**Problem 2 of Asian Pacific Mathematical Olympiad 2004**

Let O be the circumcentre and H the orthocentre of an acute triangle ABC. Prove that the area of one of the triangles AOH, BOH and COH is equal to the sum of the areas of the other two.

**Solutions by Steve Dinh, a.k.a. Vo Duc Dien (dedicated to Jim Krause)**

**Solution One**

From the vertices of triangle ABC A, B and C draw the altitudes to OH and intercept the extension of OH at M, G and P, respectively.

Since the three triangles AOH, BOH and COH have the same base OH, to prove the area of AOH is the sum of the areas of BOH and COH, we need to prove

(1) | GB + PC = AM |

Extend CO to intercept the circle at D. Since CD is the diameter of the circle, we have ∠DAC = ∠DBC = ∠BFC = ∠AIC = 90°.

Or AD || HB and DB || AH; therefore, AD = HB

O and E are also midpoints of DC and AC, respectively, we have OE = AD/2

Or OE = HB/2

Let J be the midpoint of BH; from J draw the altitude to OH and cuts the extension of OH at K. We have

(2) | KJ = GB/2 |

HJ = HB/2 = OE and | |

∠KHJ = ∠OHF = ∠NOE |

From E draw the altitude to OH and intercept it at N. The two triangles JKH and ENO are then congruent; we then have

KJ = EN |

Draw the line parallel to OH through E and intercepts AM and PC at L and Q, respectively; we then have

KJ = EN = LM = QP | |

(3) | AL = QC |

Combine with (2), GB + PC = 2 KJ + QC – QP

From (3), GB + PC = LM + QP + AL – QP

Or GB + PC = AM

which is the condition (1) we set out to prove.

**Solution Two**

From the three vertices A, B and C of ΔABC draw lines ⊥ to OH and intercept it at M, G và P, respectively.

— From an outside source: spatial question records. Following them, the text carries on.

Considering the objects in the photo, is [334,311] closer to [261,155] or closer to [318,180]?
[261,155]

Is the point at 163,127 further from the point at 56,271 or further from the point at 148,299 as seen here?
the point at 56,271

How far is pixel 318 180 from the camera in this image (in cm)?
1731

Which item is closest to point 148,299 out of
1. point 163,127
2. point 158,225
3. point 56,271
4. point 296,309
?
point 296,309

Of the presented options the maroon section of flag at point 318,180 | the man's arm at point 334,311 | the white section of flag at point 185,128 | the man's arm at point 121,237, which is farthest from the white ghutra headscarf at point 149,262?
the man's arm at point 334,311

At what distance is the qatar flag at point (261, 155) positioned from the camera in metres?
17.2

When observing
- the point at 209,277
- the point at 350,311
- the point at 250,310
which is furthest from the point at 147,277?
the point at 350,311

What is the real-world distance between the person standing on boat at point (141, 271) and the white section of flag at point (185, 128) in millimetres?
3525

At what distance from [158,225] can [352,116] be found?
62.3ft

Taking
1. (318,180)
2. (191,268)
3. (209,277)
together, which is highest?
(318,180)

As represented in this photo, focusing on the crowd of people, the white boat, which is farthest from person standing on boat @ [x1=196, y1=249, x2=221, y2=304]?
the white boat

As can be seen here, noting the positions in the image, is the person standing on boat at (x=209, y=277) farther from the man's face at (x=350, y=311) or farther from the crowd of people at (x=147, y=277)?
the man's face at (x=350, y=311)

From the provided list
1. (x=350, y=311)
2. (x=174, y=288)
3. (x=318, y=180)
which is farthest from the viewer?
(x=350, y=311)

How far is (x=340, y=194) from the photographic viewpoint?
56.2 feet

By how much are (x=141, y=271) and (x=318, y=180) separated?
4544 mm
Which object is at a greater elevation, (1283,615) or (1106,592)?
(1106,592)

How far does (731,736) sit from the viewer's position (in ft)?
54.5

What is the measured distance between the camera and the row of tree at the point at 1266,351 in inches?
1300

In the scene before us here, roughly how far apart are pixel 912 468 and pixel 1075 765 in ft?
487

The three triangles AOH, BOH and COH share the same base OH, so to prove the areas of AOH to equal the areas of the other two we need to prove

AM = GB + PC

Let J be the midpoint of BC. AJ intercepts OH at N. From J draw the line to ⊥ and intercept OH at K. We see that GB + PC = 2JK. We then need to prove

AM = 2JK

Note that in a triangle, the three points centroid, orthocenter and circumcenter collinear; therefore, N is also the centroid of ΔABC

Therefore AN = 2NJ

or AM = 2JK because the two triangles AMN and JKN are similar.